Output the records below verbatim, leaving out the pictures.

════

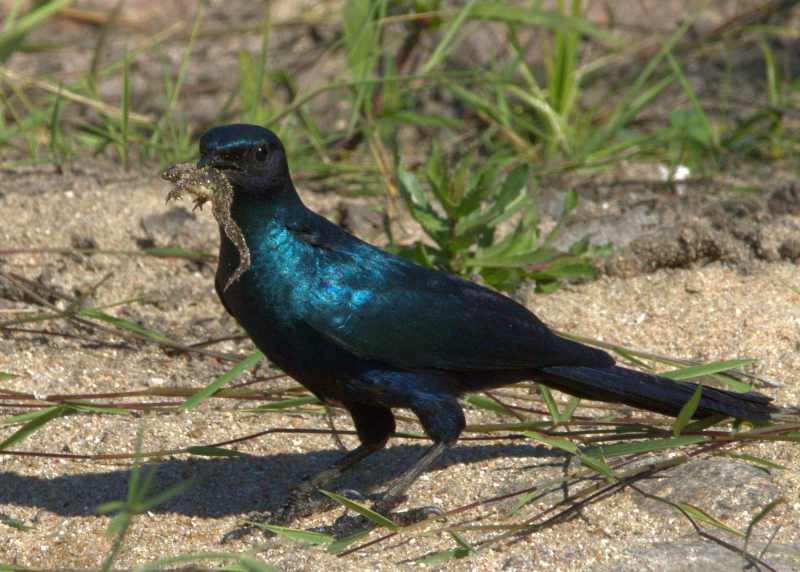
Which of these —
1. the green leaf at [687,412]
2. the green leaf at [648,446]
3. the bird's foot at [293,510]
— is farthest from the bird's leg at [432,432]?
the green leaf at [687,412]

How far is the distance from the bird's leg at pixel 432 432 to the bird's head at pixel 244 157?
0.71 metres

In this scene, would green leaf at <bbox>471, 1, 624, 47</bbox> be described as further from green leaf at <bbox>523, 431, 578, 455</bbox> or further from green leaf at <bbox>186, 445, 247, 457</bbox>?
green leaf at <bbox>186, 445, 247, 457</bbox>

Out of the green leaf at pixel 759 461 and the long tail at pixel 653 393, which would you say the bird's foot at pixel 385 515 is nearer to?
the long tail at pixel 653 393

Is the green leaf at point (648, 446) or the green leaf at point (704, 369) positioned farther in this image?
the green leaf at point (704, 369)

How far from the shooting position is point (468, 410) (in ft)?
13.4

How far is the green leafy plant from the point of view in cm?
448

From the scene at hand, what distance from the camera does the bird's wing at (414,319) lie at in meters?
3.38

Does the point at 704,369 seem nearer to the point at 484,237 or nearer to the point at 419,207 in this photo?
the point at 484,237

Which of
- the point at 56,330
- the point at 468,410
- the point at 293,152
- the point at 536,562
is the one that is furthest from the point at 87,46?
the point at 536,562

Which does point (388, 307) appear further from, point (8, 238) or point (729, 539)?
point (8, 238)

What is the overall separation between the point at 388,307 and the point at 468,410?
747mm

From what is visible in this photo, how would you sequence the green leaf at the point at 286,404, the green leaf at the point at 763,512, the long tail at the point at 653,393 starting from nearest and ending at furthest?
the green leaf at the point at 763,512 < the long tail at the point at 653,393 < the green leaf at the point at 286,404

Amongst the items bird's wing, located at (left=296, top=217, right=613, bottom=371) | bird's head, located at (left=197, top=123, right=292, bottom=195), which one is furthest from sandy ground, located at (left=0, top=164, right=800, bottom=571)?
bird's head, located at (left=197, top=123, right=292, bottom=195)

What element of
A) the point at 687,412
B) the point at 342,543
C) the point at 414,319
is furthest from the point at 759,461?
the point at 342,543
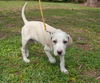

════

- **Answer to the task**:
Which of these —
1. the green leaf at [687,412]
2. the green leaf at [648,446]
3. the bird's foot at [293,510]
— is farthest from the bird's leg at [432,432]?
the green leaf at [687,412]

How far is the distance from the bird's leg at pixel 432 432 to the bird's head at pixel 244 157?
0.71 metres

In this scene, would green leaf at <bbox>471, 1, 624, 47</bbox> be described as further from green leaf at <bbox>523, 431, 578, 455</bbox> or further from green leaf at <bbox>186, 445, 247, 457</bbox>?
green leaf at <bbox>186, 445, 247, 457</bbox>

Out of the green leaf at pixel 759 461 and the long tail at pixel 653 393, which would you say the bird's foot at pixel 385 515 is nearer to?
the long tail at pixel 653 393

Is the green leaf at point (648, 446) or the green leaf at point (704, 369) positioned farther in this image?
the green leaf at point (704, 369)

How far from the shooting position is point (468, 410) (in ft)?
13.4

How far is the green leafy plant from the point of view in cm?
448

From the scene at hand, what distance from the camera does the bird's wing at (414,319) lie at in meters?
3.38

Does the point at 704,369 seem nearer to the point at 484,237 or nearer to the point at 419,207 in this photo?
the point at 484,237

Which of
- the point at 56,330
- the point at 468,410
- the point at 293,152
- the point at 536,562
is the one that is furthest from the point at 87,46?
the point at 536,562

Which does point (388, 307) appear further from, point (8, 238) or point (729, 539)?
point (8, 238)

What is the overall separation between the point at 388,307 and the point at 468,410?
747mm

From what is visible in this photo, how would you sequence the green leaf at the point at 286,404, the green leaf at the point at 763,512, the long tail at the point at 653,393 starting from nearest and ending at furthest?
the green leaf at the point at 763,512 < the long tail at the point at 653,393 < the green leaf at the point at 286,404

Amongst the items bird's wing, located at (left=296, top=217, right=613, bottom=371) | bird's head, located at (left=197, top=123, right=292, bottom=195), which one is furthest from sandy ground, located at (left=0, top=164, right=800, bottom=571)?
bird's head, located at (left=197, top=123, right=292, bottom=195)

What element of
A) the point at 687,412
B) the point at 342,543
C) the point at 414,319
is furthest from the point at 759,461?
the point at 342,543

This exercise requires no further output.